事例の中心は70代のAさんで、右中足骨切断後に退院し、歩行器で約20メートル歩ける状態で通所を開始。日々の会話を重ねるなかでAさんは「2年間、痛みと片足の生活で湯舟に浸かれなかった。またお風呂に入りたい。」と思いを語り、支援の方向性が定まりました。スタッフは家族、ケアマネジャー、訪問リハビリ、主治医と連携して安全面を確認し、Aさんは2年ぶりに湯舟につかることができました。その瞬間に見せた晴れやかな笑顔は、山下さんにとって忘れられない光景になったといいます。
この経験を機に、利用者一人ひとりの「やりたいこと」を丁寧にくみ取り実現へ伴走する取り組みが広がり、施設全体のチーム力向上につながっています。
事例報告 2 福井県民生活協同組合
Aさんのやる気スイッチを見つけよう! ~多職種共同で、生きがいを取り戻すプロセス~
居宅介護支援事業所のケアマネジャー・福田剛史さんは、訪問介護担当を含む関係者と連携し、94歳男性の支援事例を共有しました。
男性は転倒を重ねて歩行が不安定となり、外出や活動に消極的に。「外出は周りに迷惑をかける」「生きているだけでいい」と話すほど意欲が低下していました。
福田さんは、できなくなったことに意識が向き続けたことが要因ではないかと捉え、関係者で話し合いながら支援の再設計を進めました。支援の軸に据えたのは、生協10の基本ケアのうち「夢中になれることをする」「ケア会議をする」ことでした。
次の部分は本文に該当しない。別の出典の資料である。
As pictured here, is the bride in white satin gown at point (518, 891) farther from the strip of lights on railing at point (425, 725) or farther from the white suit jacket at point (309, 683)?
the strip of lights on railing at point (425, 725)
以前の暮らしに戻すのではなく、いまできることの中で"楽しい時間"と役割を増やす方針のもと、デイサービスでの運動に加え、盆栽の手入れを楽しめる環境づくりや、将棋で周囲に教える機会づくりを行いました。
日々の変化を記録し、ケア会議で共有・調整することで小さな成功体験を積み重ねた結果、男性は意欲と身体機能を取り戻し、訪問介護サービスは終了、要介護度も3から2へ改善。
福田さんは「心が動けば、身体が動く」という言葉を胸に、本人の誇りを支え、関わりが"心の壁"を"役割"という自信へ変えていくケアを、今後も多職種で広げていきたいと語りました。
「みらいへのエール」を送り合う表彰式
発表会の最後には表彰式が行われ、「多職種伴走型ケア賞」や「奇跡のV字回復賞」、「ベストスマイル&サポート賞」など、各法人の取り組みを称えるユニークな賞が贈られました。 受賞法人の発表時には、オンライン参加者からもリアクションによる拍手がモニター画面いっぱいになるほど寄せられ、会場とオンラインが一体となって互いの健闘を称え合う場面が見られました。
引き続き、全国の仲間と共に「生協の介護の質の向上」に取り組み、誰もが安心して笑顔でくらせる福祉の実現を目指してまいります。